**Given instruction**
Please copy down every one of the entries below word for word, leaving out the pictures.

**Supplied data**
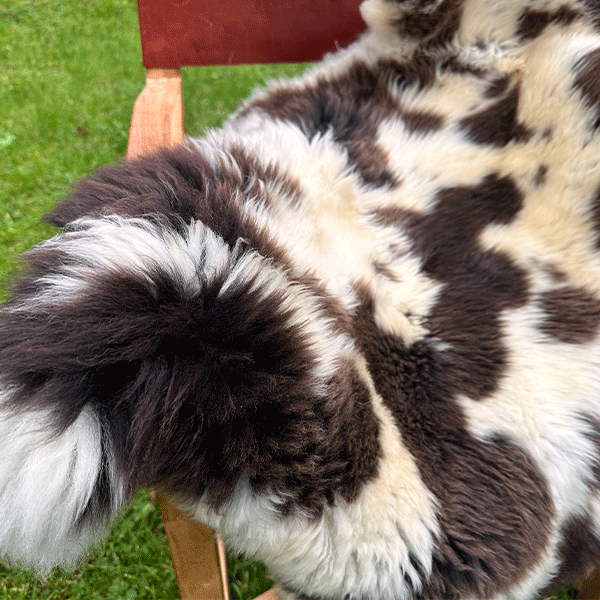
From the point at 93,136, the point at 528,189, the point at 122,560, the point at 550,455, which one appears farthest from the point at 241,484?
the point at 93,136

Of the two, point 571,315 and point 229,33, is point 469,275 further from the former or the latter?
point 229,33

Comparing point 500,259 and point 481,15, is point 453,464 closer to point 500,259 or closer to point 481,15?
point 500,259

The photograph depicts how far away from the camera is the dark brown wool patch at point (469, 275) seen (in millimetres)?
714

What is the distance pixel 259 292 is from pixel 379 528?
275 millimetres

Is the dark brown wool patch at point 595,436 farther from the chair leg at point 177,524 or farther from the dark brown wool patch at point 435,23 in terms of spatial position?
the dark brown wool patch at point 435,23

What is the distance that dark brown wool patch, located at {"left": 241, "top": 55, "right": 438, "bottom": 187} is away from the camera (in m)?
0.88

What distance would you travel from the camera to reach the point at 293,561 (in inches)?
23.5

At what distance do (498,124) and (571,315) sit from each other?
0.33m

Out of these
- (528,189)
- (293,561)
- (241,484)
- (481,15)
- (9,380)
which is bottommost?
(293,561)

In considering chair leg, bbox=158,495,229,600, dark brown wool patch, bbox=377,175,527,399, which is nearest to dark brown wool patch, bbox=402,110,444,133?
dark brown wool patch, bbox=377,175,527,399

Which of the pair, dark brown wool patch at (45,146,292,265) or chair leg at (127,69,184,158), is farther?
chair leg at (127,69,184,158)

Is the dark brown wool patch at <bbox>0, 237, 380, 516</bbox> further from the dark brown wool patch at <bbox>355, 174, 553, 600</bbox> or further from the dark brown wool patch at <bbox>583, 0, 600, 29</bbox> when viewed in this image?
the dark brown wool patch at <bbox>583, 0, 600, 29</bbox>

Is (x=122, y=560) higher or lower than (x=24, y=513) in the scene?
A: lower

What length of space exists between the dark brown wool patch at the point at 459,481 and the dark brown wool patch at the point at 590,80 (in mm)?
440
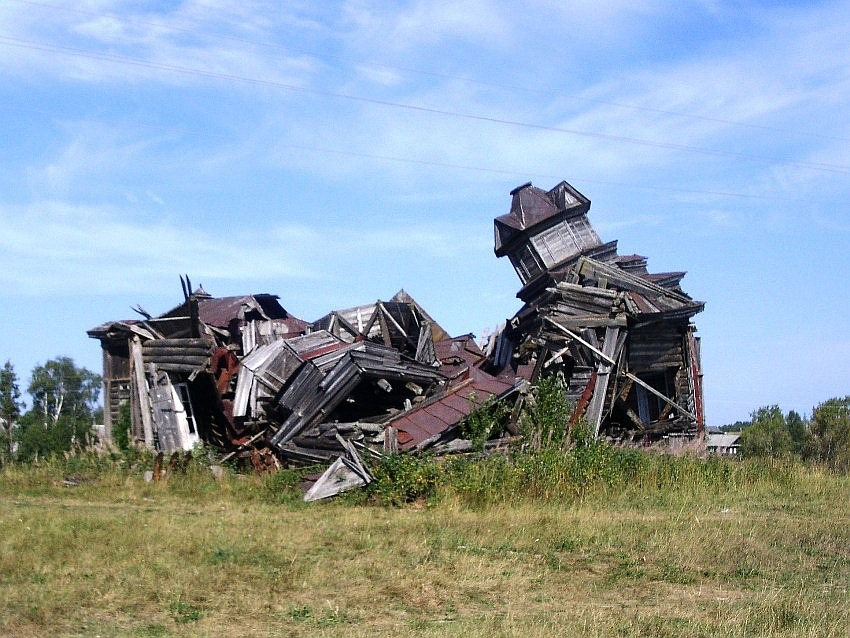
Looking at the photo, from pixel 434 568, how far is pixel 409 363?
998 centimetres

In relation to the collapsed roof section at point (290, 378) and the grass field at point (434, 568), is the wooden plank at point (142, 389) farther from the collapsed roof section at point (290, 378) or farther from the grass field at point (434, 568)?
the grass field at point (434, 568)

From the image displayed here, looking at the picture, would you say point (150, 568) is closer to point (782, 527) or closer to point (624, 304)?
point (782, 527)

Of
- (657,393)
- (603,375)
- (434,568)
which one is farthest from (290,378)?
(434,568)

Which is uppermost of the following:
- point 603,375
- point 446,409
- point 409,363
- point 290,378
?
point 409,363

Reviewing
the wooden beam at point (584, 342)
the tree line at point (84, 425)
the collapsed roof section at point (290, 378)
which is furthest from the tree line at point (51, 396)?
the wooden beam at point (584, 342)

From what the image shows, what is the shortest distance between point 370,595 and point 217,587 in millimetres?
1407

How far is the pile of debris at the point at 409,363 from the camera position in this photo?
17344mm

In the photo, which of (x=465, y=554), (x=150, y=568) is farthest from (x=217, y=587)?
(x=465, y=554)

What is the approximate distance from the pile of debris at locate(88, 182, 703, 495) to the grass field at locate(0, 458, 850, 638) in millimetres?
3199

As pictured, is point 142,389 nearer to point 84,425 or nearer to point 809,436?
point 84,425

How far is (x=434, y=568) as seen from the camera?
900 cm

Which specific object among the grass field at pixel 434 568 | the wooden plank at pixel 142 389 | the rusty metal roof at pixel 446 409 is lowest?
the grass field at pixel 434 568

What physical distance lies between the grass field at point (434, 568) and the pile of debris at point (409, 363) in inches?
126

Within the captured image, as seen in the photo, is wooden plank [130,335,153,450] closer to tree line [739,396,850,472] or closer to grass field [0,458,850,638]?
grass field [0,458,850,638]
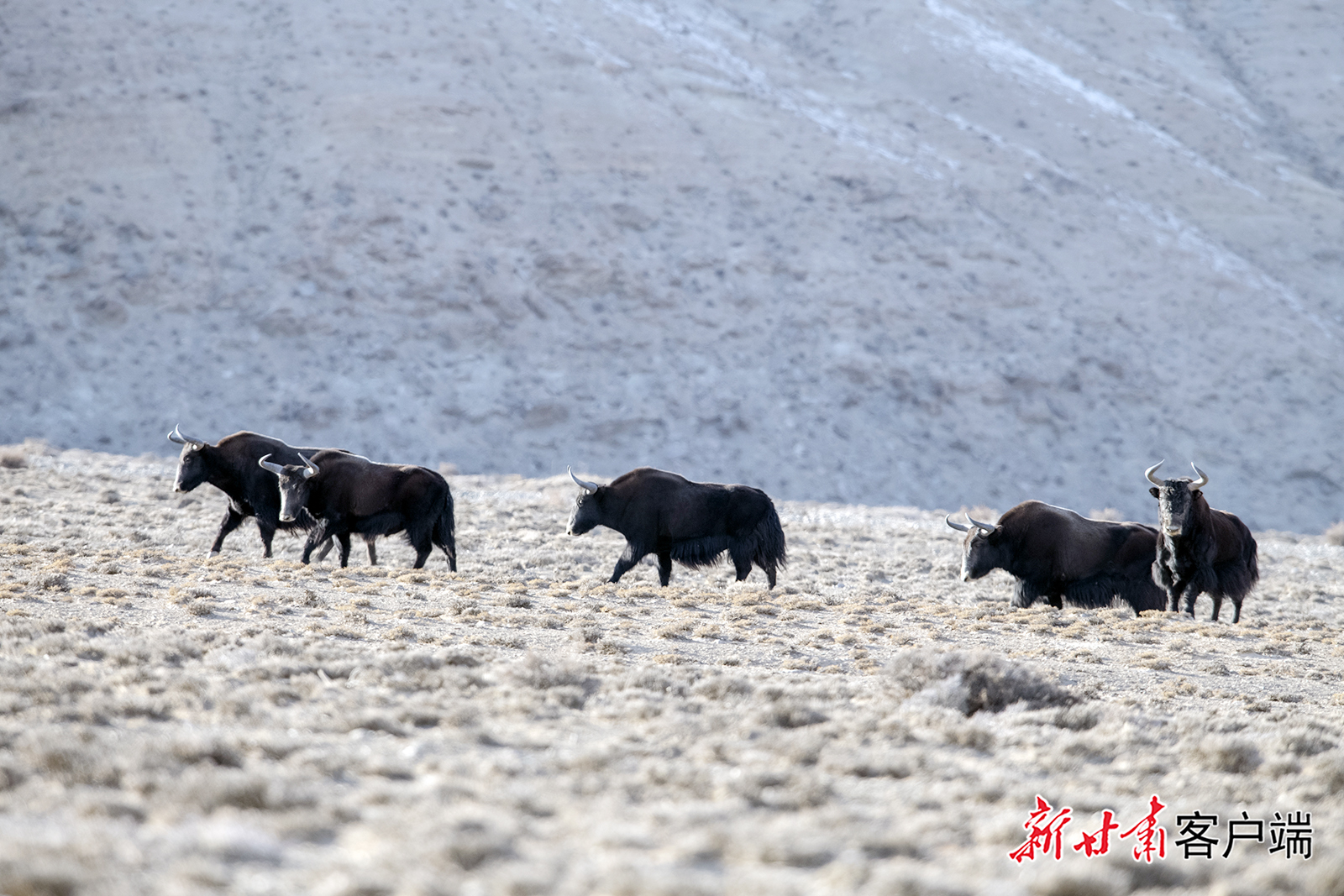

**Answer for the task**
From the point at 93,136, the point at 528,189, the point at 122,560, the point at 550,455, which one appears farthest from the point at 241,484?
the point at 93,136

Of the two, point 571,315 and point 229,33, is point 469,275 further from the former or the latter?
point 229,33

Comparing point 500,259 and point 481,15, is point 453,464 closer to point 500,259 or closer to point 481,15?
point 500,259

The photograph depicts how far away from the camera is the dark brown wool patch at point (469, 275) seen (in millimetres)?
714

What is the distance pixel 259 292 is from pixel 379 528?
275 millimetres

Is the dark brown wool patch at point 595,436 farther from the chair leg at point 177,524 or farther from the dark brown wool patch at point 435,23 in terms of spatial position?
the dark brown wool patch at point 435,23

What is the distance that dark brown wool patch, located at {"left": 241, "top": 55, "right": 438, "bottom": 187} is away from the camera (in m)?
0.88

What distance would you travel from the camera to reach the point at 293,561 (in inches)?
23.5

At what distance do (498,124) and (571,315) sit from each other?
0.33m

Out of these
- (528,189)
- (293,561)
- (241,484)
- (481,15)
- (9,380)
which is bottommost?
(293,561)

In considering chair leg, bbox=158,495,229,600, dark brown wool patch, bbox=377,175,527,399, which is nearest to dark brown wool patch, bbox=402,110,444,133?
dark brown wool patch, bbox=377,175,527,399

Which of the pair, dark brown wool patch at (45,146,292,265) or chair leg at (127,69,184,158), is farther?
chair leg at (127,69,184,158)

Is the dark brown wool patch at <bbox>0, 237, 380, 516</bbox> further from the dark brown wool patch at <bbox>355, 174, 553, 600</bbox> or further from the dark brown wool patch at <bbox>583, 0, 600, 29</bbox> when viewed in this image?
the dark brown wool patch at <bbox>583, 0, 600, 29</bbox>

Is (x=122, y=560) higher or lower than (x=24, y=513) in the scene?
A: lower

What length of space exists between the dark brown wool patch at the point at 459,481 and the dark brown wool patch at the point at 590,80 (in mm)?
440
Looking at the photo, from pixel 434 568, how far is pixel 409 363?
998 centimetres

In relation to the collapsed roof section at point (290, 378) and the grass field at point (434, 568), is the wooden plank at point (142, 389) farther from the collapsed roof section at point (290, 378) or farther from the grass field at point (434, 568)?
the grass field at point (434, 568)

From the image displayed here, looking at the picture, would you say point (150, 568) is closer to point (782, 527) or closer to point (624, 304)?
point (782, 527)

Of
- (657,393)
- (603,375)
- (434,568)
which one is farthest from (290,378)?
(434,568)

Which is uppermost of the following:
- point 603,375
- point 446,409
- point 409,363
- point 290,378
?
point 409,363

Reviewing
the wooden beam at point (584, 342)
the tree line at point (84, 425)
the collapsed roof section at point (290, 378)
which is furthest from the tree line at point (51, 396)?
the wooden beam at point (584, 342)

From what the image shows, what is the shortest distance between point 370,595 and point 217,587 in millimetres?
1407

How far is the pile of debris at the point at 409,363 from the camera position in this photo?
17344mm

In the photo, which of (x=465, y=554), (x=150, y=568) is farthest from (x=217, y=587)?
(x=465, y=554)

What is the approximate distance from the pile of debris at locate(88, 182, 703, 495) to the grass field at locate(0, 458, 850, 638) in millimetres?
3199

As pictured, is point 142,389 nearer to point 84,425 or nearer to point 809,436?
point 84,425

How far is (x=434, y=568) as seen from the camera?
900 cm

Which specific object among the grass field at pixel 434 568 | the wooden plank at pixel 142 389 | the rusty metal roof at pixel 446 409 is lowest?
the grass field at pixel 434 568

What physical distance lies between the grass field at point (434, 568) and the pile of debris at point (409, 363) in inches?
126

Within the captured image, as seen in the photo, is wooden plank [130,335,153,450] closer to tree line [739,396,850,472] or closer to grass field [0,458,850,638]?
grass field [0,458,850,638]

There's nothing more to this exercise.